**TASKS TO PERFORM**
A. In the preview of Ontario's 2025 budget below, how much in provincial taxes will businesses be allowed to defer, and for how long?
B. Continue the preview of Ontario's 2025 budget below from its last sentence.

**SOURCE EXTRACT**
# # # # #
You can watch CBC Toronto’s live coverage of the budget in this story, stream it on the CBC Toronto channel on CBC Gem or your smart TV, or listen to it across the province on CBC Radio, all from 4 to 5 p.m.

Ontario 2025 budget: Join us for live coverage and analysis

Here’s what to watch for in the 2025 Ontario budget.  

The word “tariff” did not appear even once in the 221-page budget document that Bethlenfalvy tabled last year. You are guaranteed it will be used a whole bunch of times in today’s version. 

Ford says his government has had to look at the 2025 budget “through a different lens” as a result of the tariffs. All the signals suggest that lens is focused squarely on big spending on infrastructure. 

“You have two options in a budget. You can start cutting and slashing, which I’ve never believed in,” Ford told a news conference Wednesday. “You have to put money into the economy to keep things going.” 

His government has already announced what looks poised to be the single-biggest tariff response item in the 2025 budget: allowing businesses to defer about $9 billion in provincial taxes for up to six months.

Another measure Ford promised during the election campaign is yet to be officially announced: a $5-billion fund dubbed the Protect Ontario Account, described in the PC platform as a way to help major industries adapt to tariffs and keep workers employed.      

Watch for the Ford government to frame just about every new budget measure — and perhaps even some old ones — as a tariff response. The PCs pushed this narrative throughout the election campaign, claiming that everything from banning traffic congestion charges to building a tunnel under Highway 401 would protect Ontario from the impact of tariffs.

The first budget after an election win usually looks a lot like the winning party’s election campaign platform. Bethlenfalvy is almost certainly eager to move forward immediately on many of the key platform promises the PCs made in the run-up to their majority win. 

The surprises could come by way of absence (such as failing to put a key election promise into the budget) or with the presence of something unexpected that Ford didn’t talk about during the campaign.
# # # # #
**RECORDS**
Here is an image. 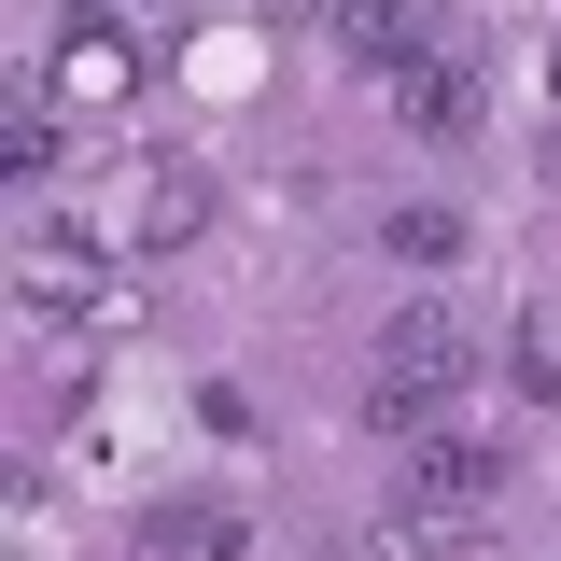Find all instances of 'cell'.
<instances>
[{"mask_svg": "<svg viewBox=\"0 0 561 561\" xmlns=\"http://www.w3.org/2000/svg\"><path fill=\"white\" fill-rule=\"evenodd\" d=\"M463 379H478V323H463L449 295H421V309H393V337H379V393H365V421H379V435H421Z\"/></svg>", "mask_w": 561, "mask_h": 561, "instance_id": "1", "label": "cell"}, {"mask_svg": "<svg viewBox=\"0 0 561 561\" xmlns=\"http://www.w3.org/2000/svg\"><path fill=\"white\" fill-rule=\"evenodd\" d=\"M43 70H57V99H70V113H113V99H140V43L99 14V0H70V14H57Z\"/></svg>", "mask_w": 561, "mask_h": 561, "instance_id": "2", "label": "cell"}, {"mask_svg": "<svg viewBox=\"0 0 561 561\" xmlns=\"http://www.w3.org/2000/svg\"><path fill=\"white\" fill-rule=\"evenodd\" d=\"M323 14H337L351 57H379V70H421V57H449V43H478L449 0H323Z\"/></svg>", "mask_w": 561, "mask_h": 561, "instance_id": "3", "label": "cell"}, {"mask_svg": "<svg viewBox=\"0 0 561 561\" xmlns=\"http://www.w3.org/2000/svg\"><path fill=\"white\" fill-rule=\"evenodd\" d=\"M393 99H408V127H421V140H478V113H491V70H478V43H449V57L393 70Z\"/></svg>", "mask_w": 561, "mask_h": 561, "instance_id": "4", "label": "cell"}, {"mask_svg": "<svg viewBox=\"0 0 561 561\" xmlns=\"http://www.w3.org/2000/svg\"><path fill=\"white\" fill-rule=\"evenodd\" d=\"M408 491H421V505H463V519H478L491 491H505V449H491V435H435V421H421V435H408Z\"/></svg>", "mask_w": 561, "mask_h": 561, "instance_id": "5", "label": "cell"}, {"mask_svg": "<svg viewBox=\"0 0 561 561\" xmlns=\"http://www.w3.org/2000/svg\"><path fill=\"white\" fill-rule=\"evenodd\" d=\"M365 548H379V561H449V548H478V519L408 491V505H379V534H365Z\"/></svg>", "mask_w": 561, "mask_h": 561, "instance_id": "6", "label": "cell"}, {"mask_svg": "<svg viewBox=\"0 0 561 561\" xmlns=\"http://www.w3.org/2000/svg\"><path fill=\"white\" fill-rule=\"evenodd\" d=\"M140 548H154V561H225V548H239V519H210V505L169 491V505H140Z\"/></svg>", "mask_w": 561, "mask_h": 561, "instance_id": "7", "label": "cell"}, {"mask_svg": "<svg viewBox=\"0 0 561 561\" xmlns=\"http://www.w3.org/2000/svg\"><path fill=\"white\" fill-rule=\"evenodd\" d=\"M197 225H210V183H197V169H183V154H169V169L140 183V239L169 253V239H197Z\"/></svg>", "mask_w": 561, "mask_h": 561, "instance_id": "8", "label": "cell"}, {"mask_svg": "<svg viewBox=\"0 0 561 561\" xmlns=\"http://www.w3.org/2000/svg\"><path fill=\"white\" fill-rule=\"evenodd\" d=\"M379 253H393V267H463V210H393V225H379Z\"/></svg>", "mask_w": 561, "mask_h": 561, "instance_id": "9", "label": "cell"}, {"mask_svg": "<svg viewBox=\"0 0 561 561\" xmlns=\"http://www.w3.org/2000/svg\"><path fill=\"white\" fill-rule=\"evenodd\" d=\"M505 393H534V408H561V351L534 337V323H519V337H505Z\"/></svg>", "mask_w": 561, "mask_h": 561, "instance_id": "10", "label": "cell"}, {"mask_svg": "<svg viewBox=\"0 0 561 561\" xmlns=\"http://www.w3.org/2000/svg\"><path fill=\"white\" fill-rule=\"evenodd\" d=\"M14 183H57V127H43V99H14Z\"/></svg>", "mask_w": 561, "mask_h": 561, "instance_id": "11", "label": "cell"}, {"mask_svg": "<svg viewBox=\"0 0 561 561\" xmlns=\"http://www.w3.org/2000/svg\"><path fill=\"white\" fill-rule=\"evenodd\" d=\"M548 84H561V70H548Z\"/></svg>", "mask_w": 561, "mask_h": 561, "instance_id": "12", "label": "cell"}]
</instances>
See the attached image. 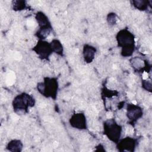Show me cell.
Returning <instances> with one entry per match:
<instances>
[{
	"mask_svg": "<svg viewBox=\"0 0 152 152\" xmlns=\"http://www.w3.org/2000/svg\"><path fill=\"white\" fill-rule=\"evenodd\" d=\"M118 148L121 151H133L136 146V140L131 137H126L118 141Z\"/></svg>",
	"mask_w": 152,
	"mask_h": 152,
	"instance_id": "obj_8",
	"label": "cell"
},
{
	"mask_svg": "<svg viewBox=\"0 0 152 152\" xmlns=\"http://www.w3.org/2000/svg\"><path fill=\"white\" fill-rule=\"evenodd\" d=\"M130 61L132 66L137 71H140L145 66L144 61L139 57L132 58Z\"/></svg>",
	"mask_w": 152,
	"mask_h": 152,
	"instance_id": "obj_13",
	"label": "cell"
},
{
	"mask_svg": "<svg viewBox=\"0 0 152 152\" xmlns=\"http://www.w3.org/2000/svg\"><path fill=\"white\" fill-rule=\"evenodd\" d=\"M142 109L138 105L128 104L126 108V116L132 122L136 121L142 116Z\"/></svg>",
	"mask_w": 152,
	"mask_h": 152,
	"instance_id": "obj_7",
	"label": "cell"
},
{
	"mask_svg": "<svg viewBox=\"0 0 152 152\" xmlns=\"http://www.w3.org/2000/svg\"><path fill=\"white\" fill-rule=\"evenodd\" d=\"M122 128L114 119H109L104 122V133L112 142L118 143L122 134Z\"/></svg>",
	"mask_w": 152,
	"mask_h": 152,
	"instance_id": "obj_4",
	"label": "cell"
},
{
	"mask_svg": "<svg viewBox=\"0 0 152 152\" xmlns=\"http://www.w3.org/2000/svg\"><path fill=\"white\" fill-rule=\"evenodd\" d=\"M23 143L19 140H13L8 142L7 148L10 151H21L23 149Z\"/></svg>",
	"mask_w": 152,
	"mask_h": 152,
	"instance_id": "obj_11",
	"label": "cell"
},
{
	"mask_svg": "<svg viewBox=\"0 0 152 152\" xmlns=\"http://www.w3.org/2000/svg\"><path fill=\"white\" fill-rule=\"evenodd\" d=\"M53 52H55L59 55H62L63 53V46L59 40L57 39H53L50 43Z\"/></svg>",
	"mask_w": 152,
	"mask_h": 152,
	"instance_id": "obj_12",
	"label": "cell"
},
{
	"mask_svg": "<svg viewBox=\"0 0 152 152\" xmlns=\"http://www.w3.org/2000/svg\"><path fill=\"white\" fill-rule=\"evenodd\" d=\"M142 87L147 90V91H151V83L150 81H148V80H143L142 81Z\"/></svg>",
	"mask_w": 152,
	"mask_h": 152,
	"instance_id": "obj_17",
	"label": "cell"
},
{
	"mask_svg": "<svg viewBox=\"0 0 152 152\" xmlns=\"http://www.w3.org/2000/svg\"><path fill=\"white\" fill-rule=\"evenodd\" d=\"M12 6L14 10H23L26 8V2L24 1H15L12 2Z\"/></svg>",
	"mask_w": 152,
	"mask_h": 152,
	"instance_id": "obj_15",
	"label": "cell"
},
{
	"mask_svg": "<svg viewBox=\"0 0 152 152\" xmlns=\"http://www.w3.org/2000/svg\"><path fill=\"white\" fill-rule=\"evenodd\" d=\"M35 100L33 96L23 93L17 95L12 102V106L15 112H27L28 107L34 106Z\"/></svg>",
	"mask_w": 152,
	"mask_h": 152,
	"instance_id": "obj_3",
	"label": "cell"
},
{
	"mask_svg": "<svg viewBox=\"0 0 152 152\" xmlns=\"http://www.w3.org/2000/svg\"><path fill=\"white\" fill-rule=\"evenodd\" d=\"M118 46L122 48L121 55L123 56H130L135 49V40L133 34L127 29L120 30L116 35Z\"/></svg>",
	"mask_w": 152,
	"mask_h": 152,
	"instance_id": "obj_1",
	"label": "cell"
},
{
	"mask_svg": "<svg viewBox=\"0 0 152 152\" xmlns=\"http://www.w3.org/2000/svg\"><path fill=\"white\" fill-rule=\"evenodd\" d=\"M33 50L42 59H48L53 53L50 44L43 40H40Z\"/></svg>",
	"mask_w": 152,
	"mask_h": 152,
	"instance_id": "obj_5",
	"label": "cell"
},
{
	"mask_svg": "<svg viewBox=\"0 0 152 152\" xmlns=\"http://www.w3.org/2000/svg\"><path fill=\"white\" fill-rule=\"evenodd\" d=\"M58 88V81L54 78H45L43 82L37 84V90L42 95L53 99L56 97Z\"/></svg>",
	"mask_w": 152,
	"mask_h": 152,
	"instance_id": "obj_2",
	"label": "cell"
},
{
	"mask_svg": "<svg viewBox=\"0 0 152 152\" xmlns=\"http://www.w3.org/2000/svg\"><path fill=\"white\" fill-rule=\"evenodd\" d=\"M96 49L94 47L85 45L83 48V56L85 61L87 63H91L94 59Z\"/></svg>",
	"mask_w": 152,
	"mask_h": 152,
	"instance_id": "obj_9",
	"label": "cell"
},
{
	"mask_svg": "<svg viewBox=\"0 0 152 152\" xmlns=\"http://www.w3.org/2000/svg\"><path fill=\"white\" fill-rule=\"evenodd\" d=\"M36 20L40 28L51 27L50 23L48 17L42 12H38L36 14Z\"/></svg>",
	"mask_w": 152,
	"mask_h": 152,
	"instance_id": "obj_10",
	"label": "cell"
},
{
	"mask_svg": "<svg viewBox=\"0 0 152 152\" xmlns=\"http://www.w3.org/2000/svg\"><path fill=\"white\" fill-rule=\"evenodd\" d=\"M107 20L110 25H114L116 23V15L114 13H110L107 15Z\"/></svg>",
	"mask_w": 152,
	"mask_h": 152,
	"instance_id": "obj_16",
	"label": "cell"
},
{
	"mask_svg": "<svg viewBox=\"0 0 152 152\" xmlns=\"http://www.w3.org/2000/svg\"><path fill=\"white\" fill-rule=\"evenodd\" d=\"M133 5L138 10L141 11L145 10L148 8V2L146 1H133Z\"/></svg>",
	"mask_w": 152,
	"mask_h": 152,
	"instance_id": "obj_14",
	"label": "cell"
},
{
	"mask_svg": "<svg viewBox=\"0 0 152 152\" xmlns=\"http://www.w3.org/2000/svg\"><path fill=\"white\" fill-rule=\"evenodd\" d=\"M69 123L71 126L78 129H85L87 128L86 118L83 113H77L72 115Z\"/></svg>",
	"mask_w": 152,
	"mask_h": 152,
	"instance_id": "obj_6",
	"label": "cell"
}]
</instances>
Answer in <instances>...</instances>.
# # # # #
**RESPONSES IN ORDER**
A. About $9 billion, for up to six months.

B.
Watch out for any examples of non-budgetary measures that are tacked on to the budget legislation. The government has done this in the past, most notably in 2019 when the budget bill included clauses empowering provincial inspectors to fine gas stations up to $10,000 per day for not displaying stickers about the cost of the federal carbon tax.  

Because the budget document just gives the big picture of overall spending within each ministry, the specifics of any cuts are sometimes not totally apparent on budget day. For that, you may have to wait until agencies that receive provincial funding are notified, or until the government tables what are called the estimates, a line-by-line breakdown of program spending.  

Education takes up the second-biggest chunk of the provincial budget after health care. Funding for the K-12 and post-secondary systems in 2024-25 totalled $51.5 billion, roughly one-quarter of Ontario’s total program spending.

Several school boards in the province are considering cuts to balance their budgets. Critics say the Ford government has been in effect cutting education by keeping its annual increases in per-student funding below the rate of inflation.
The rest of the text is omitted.